__YOUR GOAL__
Using the 1903 Massachusetts court opinion, explain in one to three sentences why the demandant moved to have the assessor's report recommitted.

━━━━━ PROVIDED TEXT

183 Mass. 9 | Mass. | 1903
This was a writ of entry to recover one undivided half of a certain lot of land. After a trial upon the question whether there had been a breach of condition in the deed, dated February 24, 1890, of the whole lot from Mahala C. Taking to Frederick J. H. Taking, under which, as heir to the grantee, the tenant claimed title to the whole, and after a finding by the court in favor of the demandant, the tenant filed a motion offering to pay to the demandant all sums of money which she ought to pay by reason of the failure to perform the condition, and the demandant’s taxable costs; and she prayed that all further proceedings be stayed, alleging that the failure to perform the condition was not wilful, but was caused by accident and mistake. Upon this motion the case was referred to an assessor, to ascertain the damages due the demandant and the sum to be allowed the tenant for improvements, also to hear the parties and report to the court whether the failure to perform the condition in the deed “ was caused by accident and mistake and was not wilful.” His finding on both points was to be subject to revision by the court.
Upon the coming in of the report the demandant moved that it be recommitted, because, against the demandant’s objection, the assessor had admitted certain evidence tending to show a waiver by the said Mahala of the breach of the condition, the demandant contending that the question of waiver had already been settled by the finding of the court. This motion
The case was then submitted to the court on the tenant’s motion for a stay of judgment and on the assessor’s report. The judge refused to give certain rulings requested, and ordered that, upon the payment by the tenant to the demandant of the sum named by the assessor as damages by reason of the failure fully to perform the condition in this deed, together with costs of suit, within a certain time, all further proceedings should be stayed. To the refusal to rule as requested and to the order staying the proceedings the demandant excepted.

━━━━━━━━━━
━━━━━ DATA EXTRACT

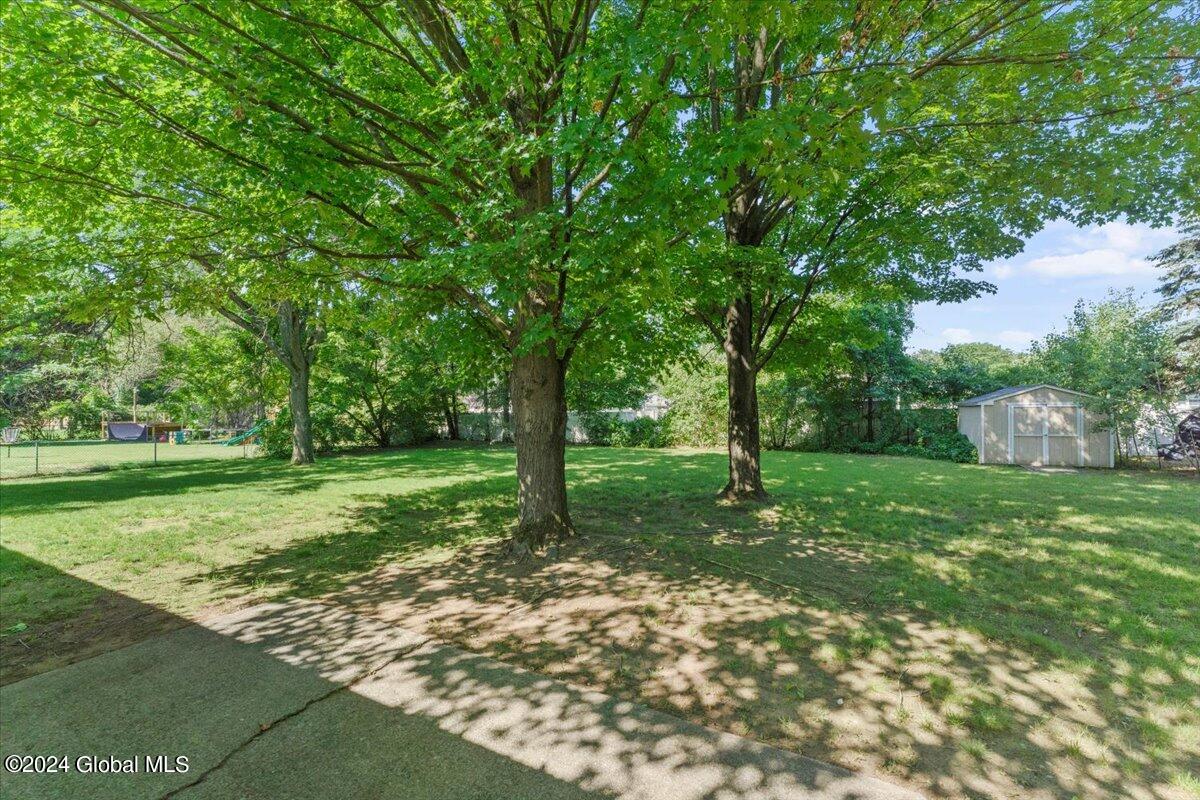 1 Midnight Drive Queensbury, NY 12804 - Photo 22 of 26 09-DOD06602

━━━━━━━━━━

__REPLY__
The demandant moved for recommittal because the assessor, over the demandant's objection, had admitted evidence tending to show that Mahala C. Taking had waived the breach of the condition in the deed. The demandant contended that the question of waiver had already been settled by the court's finding.